Having seen how Gina Rinehart treats her kids, does any self-interested Fairfax Media investor seriously fancy being a minority shareholder in a complex beast controlled by Australia’s most litigious Rich Lister?
How would shareholders feel if she suddenly declared there would be no dividend payments or capital returns until 2068? That’s what she did to her own oppressed children at Hancock Prospecting.
Eric Beecher was absolutely right in his exquisite skewering of Fairfax chairman Roger Corbett in Crikey yesterday. Corbett is not quite as culpable as young Warwick Fairfax or Fred Hilmer in the demise of Fairfax, but he probably shares third place with his great mate Ron Walker, who chaired Fairfax from 2005 until being ousted by the Fairfax family in 2009.
Corbett was Walker’s great backer as Fairfax embarked on an expensive debt-funded acquisition binge before the GFC and he has certainly failed to deliver as chair, while being overpaid and personally under-invested during his entire nine-year stint on the board.
However, none of that justifies the following assertion in Crikey’s editorial last Friday about Gina Rinehart’s entitlement to a board seat:
“There’s one really good reason she should be invited in: she couldn’t do any worse. Rinehart — who Fairfax journalists declare is the world’s richest women — is pretty canny at making a buck. She’s made the single largest investment in a media company from outside the sphere we’ve seen in this country in some time. She owns about 15% of a company worth next to nothing on the stock market. Is there any legitimate justification for denying her a vote?”
There is a truckload of justification in denying Rinehart and Beecher’s personal dealings with Corbett — along with any commercial negotiations down the years — should not distract from what should be a debate about the broader public interest.
Rinehart is Rinehart — an extreme one-woman fighting machine. But Fairfax is so much more than Roger Corbett.
If Rinehart wants to meddle with editorial, she’s only reconfirming her unsuitability, which was already pretty obvious with that litigation against Seven West Media attempting to have journalist Steve Pennells reveal his sources.
Then you have her demonstrable failure to support the concept of free and open courts with all those endless attempts to suppress the brazen oppression of her own children.
Maybe Corbett should offer a board seat to eldest son John Hancock, as he’s a shareholder too in the companies that are stalking Fairfax. Given that Hancock Prospecting is already carrying some debt and is about to embark on a multibillion dollar coal and iron ore investment program, it really is quite reckless of Gina to spray almost $500 million on two debt-laden media companies.
She hasn’t consulted with three of her adult children, the oppressed Hancock Prospecting minority shareholders, about this disastrous diminution of their respective entitlements.
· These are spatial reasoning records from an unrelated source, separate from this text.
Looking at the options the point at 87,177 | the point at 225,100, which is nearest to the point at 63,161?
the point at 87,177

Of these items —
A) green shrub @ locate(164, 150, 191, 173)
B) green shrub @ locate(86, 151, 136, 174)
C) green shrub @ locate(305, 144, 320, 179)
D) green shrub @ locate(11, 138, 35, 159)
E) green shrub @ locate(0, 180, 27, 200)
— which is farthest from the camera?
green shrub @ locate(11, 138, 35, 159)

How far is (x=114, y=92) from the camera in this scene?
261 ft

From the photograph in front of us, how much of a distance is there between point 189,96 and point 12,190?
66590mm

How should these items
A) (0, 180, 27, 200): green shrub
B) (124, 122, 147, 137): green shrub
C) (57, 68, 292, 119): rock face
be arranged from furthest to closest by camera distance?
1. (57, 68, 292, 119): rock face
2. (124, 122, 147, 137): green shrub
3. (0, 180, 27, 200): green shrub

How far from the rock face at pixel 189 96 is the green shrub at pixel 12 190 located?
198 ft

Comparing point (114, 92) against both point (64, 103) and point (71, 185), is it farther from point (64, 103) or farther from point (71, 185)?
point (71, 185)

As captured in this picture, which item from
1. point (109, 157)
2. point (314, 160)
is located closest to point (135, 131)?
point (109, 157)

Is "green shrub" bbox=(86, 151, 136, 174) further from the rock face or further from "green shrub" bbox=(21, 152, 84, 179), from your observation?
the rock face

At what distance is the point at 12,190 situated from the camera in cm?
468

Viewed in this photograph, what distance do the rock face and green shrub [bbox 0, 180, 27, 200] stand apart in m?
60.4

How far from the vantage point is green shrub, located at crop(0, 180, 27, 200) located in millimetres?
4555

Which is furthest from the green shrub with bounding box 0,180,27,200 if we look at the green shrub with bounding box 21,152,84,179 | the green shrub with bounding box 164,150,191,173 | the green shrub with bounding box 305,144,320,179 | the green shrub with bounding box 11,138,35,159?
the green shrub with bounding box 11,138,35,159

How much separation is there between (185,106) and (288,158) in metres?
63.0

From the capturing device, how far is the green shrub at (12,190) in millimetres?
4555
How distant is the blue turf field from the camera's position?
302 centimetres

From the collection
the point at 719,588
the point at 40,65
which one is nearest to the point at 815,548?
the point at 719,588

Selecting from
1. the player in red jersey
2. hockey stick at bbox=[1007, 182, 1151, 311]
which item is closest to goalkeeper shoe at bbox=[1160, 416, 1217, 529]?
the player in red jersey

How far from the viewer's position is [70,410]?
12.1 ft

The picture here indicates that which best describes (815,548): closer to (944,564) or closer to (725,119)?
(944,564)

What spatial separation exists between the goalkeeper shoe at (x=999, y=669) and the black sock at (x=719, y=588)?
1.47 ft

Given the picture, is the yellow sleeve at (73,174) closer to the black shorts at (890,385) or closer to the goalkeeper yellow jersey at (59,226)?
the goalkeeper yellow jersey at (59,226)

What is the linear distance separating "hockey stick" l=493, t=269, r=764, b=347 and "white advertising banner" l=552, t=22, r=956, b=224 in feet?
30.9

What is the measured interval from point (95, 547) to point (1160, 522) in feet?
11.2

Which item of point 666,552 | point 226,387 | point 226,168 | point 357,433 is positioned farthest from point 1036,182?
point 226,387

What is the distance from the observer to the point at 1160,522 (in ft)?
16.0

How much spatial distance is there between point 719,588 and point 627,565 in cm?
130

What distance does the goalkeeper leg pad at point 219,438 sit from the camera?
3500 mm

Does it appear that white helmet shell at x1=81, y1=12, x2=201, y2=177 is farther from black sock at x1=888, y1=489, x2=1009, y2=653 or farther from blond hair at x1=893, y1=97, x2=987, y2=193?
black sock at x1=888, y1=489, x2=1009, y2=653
Similarly, if granted control of Fairfax, Gina probably wouldn’t consult with Fairfax minority shareholders, existing directors, editors or anyone else about her calamitous plans to shift the company’s traditional progressive voice to the political Right.
Such a move would probably send Fairfax to the wall.
For all of these reasons, if the mining heiress isn’t prepared to make a full bid to all Fairfax shareholders, there is no way the board should invite her inside the tent. After all, as a director of Ten Network Holdings she actively competes with Fairfax for scarce advertising dollars.
Institutional investors as a whole never fail to disappoint when it comes to sitting on the fence. With the noble exception of Perpetual’s Matt Williams, they have been largely silent about James Packer’s outrageous attempts to seize control of Echo Entertainment Group without making a full bid.
Similarly, it has only been fund manager Simon Marais from Allan Gray speaking out about Gina and the giant South African is playing a dangerous game.
If Rinehart did indeed call an EGM to spill the Fairfax board, Marais would not have his claimed 8% stake to vote in full, as many of Allan Gray’s super funds clients retain voting rights.
Marais was right to play footsies with Rinehart in an attempt to prod a complacent board into belated action. It worked with Monday’s extraordinary plan. However, the stock tanked again yesterday as investors contemplated the fact that Rinehart’s irrational politically motivated buying is about to expire when she hits the 20% takeover threshold.
Rinehart was once very close to Kerry Stokes and now seems tight with fellow Ten investor James Packer. The three billionaires buddies all appear to be fans of creepy backdoor tactics that deny all shareholders a premium for control.
That might be OK at Echo, because Packer does run a good high-roller casino business. But the same can’t be said for Rinehart, who would inevitably end up destroying value at Fairfax.
If the $29 billion woman isn’t even capable of standing up in front of a few journalists and answering questions, she certainly shouldn’t be given control of Australia’s most respected independent media house.
Roger Corbett should try to salvage something from his disastrous stint on the Fairfax board by staring down Rinehart, especially if she won’t sign the board protocol around editorial independence.
As chairman of mass media company, he should also try his hand at speaking publicly about these issues, rather than outsourcing the job to people such as David Marr. After that, he would be well advised to resign and hand over to someone with the time and media experience to lead Fairfax through the challenges ahead.